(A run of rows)
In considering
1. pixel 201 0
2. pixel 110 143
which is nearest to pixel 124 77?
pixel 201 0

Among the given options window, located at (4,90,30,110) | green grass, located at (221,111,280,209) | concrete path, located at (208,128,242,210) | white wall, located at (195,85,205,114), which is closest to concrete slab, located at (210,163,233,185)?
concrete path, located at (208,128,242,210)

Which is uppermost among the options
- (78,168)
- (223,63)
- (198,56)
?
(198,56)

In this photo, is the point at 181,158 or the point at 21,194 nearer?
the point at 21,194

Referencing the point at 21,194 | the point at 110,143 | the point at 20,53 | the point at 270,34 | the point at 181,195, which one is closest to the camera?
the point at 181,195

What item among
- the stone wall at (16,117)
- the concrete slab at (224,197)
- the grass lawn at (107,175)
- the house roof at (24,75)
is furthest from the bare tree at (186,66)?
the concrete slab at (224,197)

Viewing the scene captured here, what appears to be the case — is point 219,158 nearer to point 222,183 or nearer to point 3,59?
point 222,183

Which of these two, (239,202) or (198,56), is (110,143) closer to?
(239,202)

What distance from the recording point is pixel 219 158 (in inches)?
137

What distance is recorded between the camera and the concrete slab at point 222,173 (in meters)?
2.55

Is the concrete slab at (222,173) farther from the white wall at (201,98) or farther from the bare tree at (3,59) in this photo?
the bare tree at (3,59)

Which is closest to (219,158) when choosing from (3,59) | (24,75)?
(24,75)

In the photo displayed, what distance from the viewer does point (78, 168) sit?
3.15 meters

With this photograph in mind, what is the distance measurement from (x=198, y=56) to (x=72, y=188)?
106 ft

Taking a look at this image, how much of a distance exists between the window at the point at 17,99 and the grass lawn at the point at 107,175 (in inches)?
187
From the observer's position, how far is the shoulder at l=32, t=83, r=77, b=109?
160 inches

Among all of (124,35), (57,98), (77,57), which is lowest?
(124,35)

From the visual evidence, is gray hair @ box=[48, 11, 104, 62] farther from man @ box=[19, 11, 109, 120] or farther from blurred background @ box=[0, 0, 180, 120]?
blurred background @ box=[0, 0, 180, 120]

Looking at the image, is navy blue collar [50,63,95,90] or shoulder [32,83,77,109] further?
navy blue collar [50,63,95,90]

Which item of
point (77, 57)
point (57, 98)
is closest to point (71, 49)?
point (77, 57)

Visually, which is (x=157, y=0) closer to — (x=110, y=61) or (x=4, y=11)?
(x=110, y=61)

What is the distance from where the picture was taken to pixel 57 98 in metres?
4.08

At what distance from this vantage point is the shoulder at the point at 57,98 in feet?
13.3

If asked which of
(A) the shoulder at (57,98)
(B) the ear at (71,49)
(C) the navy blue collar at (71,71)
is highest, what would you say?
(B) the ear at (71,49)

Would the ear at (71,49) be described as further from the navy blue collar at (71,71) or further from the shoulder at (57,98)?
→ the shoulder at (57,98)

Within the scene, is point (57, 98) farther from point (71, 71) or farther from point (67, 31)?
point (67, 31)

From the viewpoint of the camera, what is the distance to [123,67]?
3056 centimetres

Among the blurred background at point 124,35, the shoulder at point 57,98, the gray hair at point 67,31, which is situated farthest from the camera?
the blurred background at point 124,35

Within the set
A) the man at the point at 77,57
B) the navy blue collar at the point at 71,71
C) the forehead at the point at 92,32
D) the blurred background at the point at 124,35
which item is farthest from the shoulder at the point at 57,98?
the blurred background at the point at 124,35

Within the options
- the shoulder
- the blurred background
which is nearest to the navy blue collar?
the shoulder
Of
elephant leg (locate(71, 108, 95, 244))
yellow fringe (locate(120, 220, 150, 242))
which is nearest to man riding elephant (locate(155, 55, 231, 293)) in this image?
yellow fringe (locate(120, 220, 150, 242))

§ **SET PROBLEM**:
Switch "collar" to "scarf" wherever it occurs in the rows starting at the line containing "If asked which of" and ending at the last row, then give back only those rows with everything else unchanged.

§ **SOLUTION BELOW**:
If asked which of
(A) the shoulder at (57,98)
(B) the ear at (71,49)
(C) the navy blue scarf at (71,71)
is highest, what would you say?
(B) the ear at (71,49)

Would the ear at (71,49) be described as further from the navy blue scarf at (71,71) or further from the shoulder at (57,98)?
→ the shoulder at (57,98)

Within the scene, is point (57, 98) farther from point (71, 71) or farther from point (67, 31)?
point (67, 31)

From the viewpoint of the camera, what is the distance to [123,67]?
3056 centimetres

Among the blurred background at point 124,35, the shoulder at point 57,98, the gray hair at point 67,31, which is situated farthest from the camera?
the blurred background at point 124,35

Within the set
A) the man at the point at 77,57
B) the navy blue scarf at the point at 71,71
C) the forehead at the point at 92,32
D) the blurred background at the point at 124,35
which item is farthest from the shoulder at the point at 57,98?
the blurred background at the point at 124,35

Within the options
- the shoulder
- the blurred background
which is nearest to the navy blue scarf?
the shoulder
Of
elephant leg (locate(71, 108, 95, 244))
yellow fringe (locate(120, 220, 150, 242))
which is nearest to man riding elephant (locate(155, 55, 231, 293)) in this image?
yellow fringe (locate(120, 220, 150, 242))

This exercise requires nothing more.